Avec l’autodissolution de l’Empire américain, prend place une sorte de front «révisionniste» ou «revanchiste», composé de cinq pays bien décidés à redessiner à leur avantage la carte mondiale et des puissances.
Ces Cinq sont la Russie, la Chine, l’Iran, la Turquie et l’Arabie saoudite, ou, plus exactement, parce qu’ils signent le réveil d’anciens empires, les Ottomans, les Chinois, les Arabes, les Russes et les Perses. Tous sont des réalistes endurcis sur un mode que l’empire américain n’est, lui, plus du tout, et chacun affiche ses exigences sur la scène mondiale. Certains, la Turquie, l’Arabie saoudite resteront des puissances locales. D’autres, les Perses et les Chinois, mus par une idéologie impérieuse, semblent véritablement vouloir redessiner les cent prochaines années, ainsi que le firent les Américains au siècle passé.
Un essayiste américain se montrera légèrement envieux de la facilité avec laquelle Lévy crédite ses lecteurs de la faculté de saisir jusqu’à des allusions obscures et des références savantes. Dans une adresse publique, en Amérique, renvoyer à quelque chose qui date d’avant 1967 est considéré comme une posture intellectuellement prétentieuse, et, à cet égard, la liberté que s’octroie Lévy en décrivant le socle virgilien de la République américaine est aussi enviable que convaincante.

- - - - - - -

Consigne >> Dans l’extrait sur le front révisionniste, reprenez le passage qui débute aux mots « Avec l’autodissolution de » et se termine après « et des puissances. », en substituant « effondrement » à « autodissolution ».

- - - - - - -

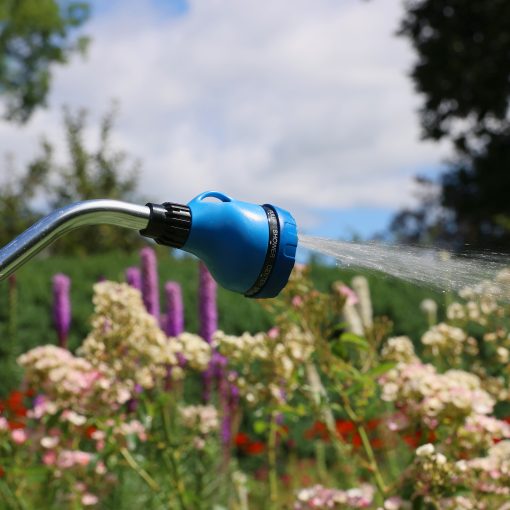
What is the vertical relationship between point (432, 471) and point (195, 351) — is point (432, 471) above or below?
below

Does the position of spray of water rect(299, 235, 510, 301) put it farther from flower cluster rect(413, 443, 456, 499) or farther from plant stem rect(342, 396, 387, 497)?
plant stem rect(342, 396, 387, 497)

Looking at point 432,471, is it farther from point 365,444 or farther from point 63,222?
point 63,222

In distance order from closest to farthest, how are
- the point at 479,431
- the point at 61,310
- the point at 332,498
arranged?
the point at 479,431
the point at 332,498
the point at 61,310

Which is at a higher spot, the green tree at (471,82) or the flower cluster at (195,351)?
the green tree at (471,82)

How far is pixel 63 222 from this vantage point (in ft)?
4.07

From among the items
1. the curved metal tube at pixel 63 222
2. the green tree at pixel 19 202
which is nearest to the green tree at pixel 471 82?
the green tree at pixel 19 202

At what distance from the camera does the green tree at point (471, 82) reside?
16.6 meters

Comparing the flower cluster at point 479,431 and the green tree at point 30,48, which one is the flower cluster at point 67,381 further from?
the green tree at point 30,48

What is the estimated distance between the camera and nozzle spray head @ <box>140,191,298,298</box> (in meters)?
1.44

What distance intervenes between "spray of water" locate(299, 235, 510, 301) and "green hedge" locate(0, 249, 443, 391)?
4.92 metres

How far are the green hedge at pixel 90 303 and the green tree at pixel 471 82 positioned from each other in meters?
8.38

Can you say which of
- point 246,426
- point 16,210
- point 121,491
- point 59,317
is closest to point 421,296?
point 246,426

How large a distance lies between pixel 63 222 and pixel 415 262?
0.80 metres

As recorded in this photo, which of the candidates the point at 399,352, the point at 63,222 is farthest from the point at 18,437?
the point at 63,222
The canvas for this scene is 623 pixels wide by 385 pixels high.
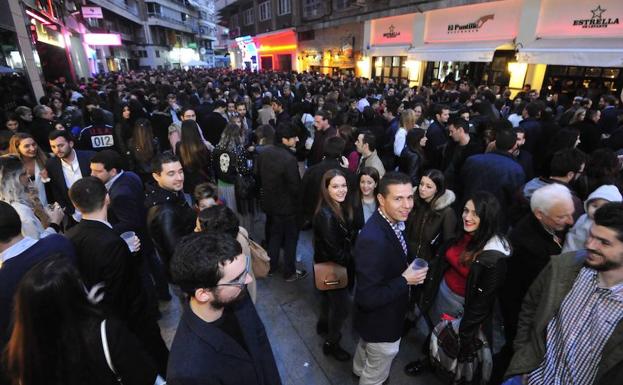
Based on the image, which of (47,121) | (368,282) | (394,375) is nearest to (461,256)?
(368,282)

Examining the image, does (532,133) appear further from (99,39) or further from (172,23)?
(172,23)

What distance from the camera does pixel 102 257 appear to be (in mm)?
2066

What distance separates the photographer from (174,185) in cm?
271

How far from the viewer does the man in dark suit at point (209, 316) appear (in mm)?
1319

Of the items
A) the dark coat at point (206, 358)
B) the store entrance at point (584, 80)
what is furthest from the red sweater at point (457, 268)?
the store entrance at point (584, 80)

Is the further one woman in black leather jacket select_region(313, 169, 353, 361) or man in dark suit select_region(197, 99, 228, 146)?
man in dark suit select_region(197, 99, 228, 146)

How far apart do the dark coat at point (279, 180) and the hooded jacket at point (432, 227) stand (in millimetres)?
1479

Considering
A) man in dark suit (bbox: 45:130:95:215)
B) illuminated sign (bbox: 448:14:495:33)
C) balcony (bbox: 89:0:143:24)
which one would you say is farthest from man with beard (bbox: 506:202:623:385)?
balcony (bbox: 89:0:143:24)

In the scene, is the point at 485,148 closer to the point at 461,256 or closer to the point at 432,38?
the point at 461,256

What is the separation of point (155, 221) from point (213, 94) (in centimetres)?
890

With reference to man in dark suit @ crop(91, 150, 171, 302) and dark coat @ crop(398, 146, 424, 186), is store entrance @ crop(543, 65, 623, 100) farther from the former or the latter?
man in dark suit @ crop(91, 150, 171, 302)

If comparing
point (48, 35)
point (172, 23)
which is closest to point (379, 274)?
point (48, 35)

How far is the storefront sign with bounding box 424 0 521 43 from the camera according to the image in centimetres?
1226

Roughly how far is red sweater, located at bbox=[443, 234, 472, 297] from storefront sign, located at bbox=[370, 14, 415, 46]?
17.0m
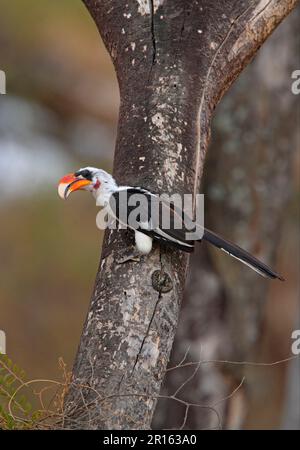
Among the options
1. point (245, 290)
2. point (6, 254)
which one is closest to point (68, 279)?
point (6, 254)

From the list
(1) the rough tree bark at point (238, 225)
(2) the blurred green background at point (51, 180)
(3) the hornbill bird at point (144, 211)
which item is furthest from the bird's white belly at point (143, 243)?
(2) the blurred green background at point (51, 180)

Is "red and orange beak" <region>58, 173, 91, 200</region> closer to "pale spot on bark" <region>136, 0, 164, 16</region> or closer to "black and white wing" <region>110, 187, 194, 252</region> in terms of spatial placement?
"black and white wing" <region>110, 187, 194, 252</region>

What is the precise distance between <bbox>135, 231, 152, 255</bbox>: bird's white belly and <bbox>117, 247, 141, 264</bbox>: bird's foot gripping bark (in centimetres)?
2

- - - - - - -

Corrigé >>
Avec l’effondrement de l’Empire américain, prend place une sorte de front «révisionniste» ou «revanchiste», composé de cinq pays bien décidés à redessiner à leur avantage la carte mondiale et des puissances.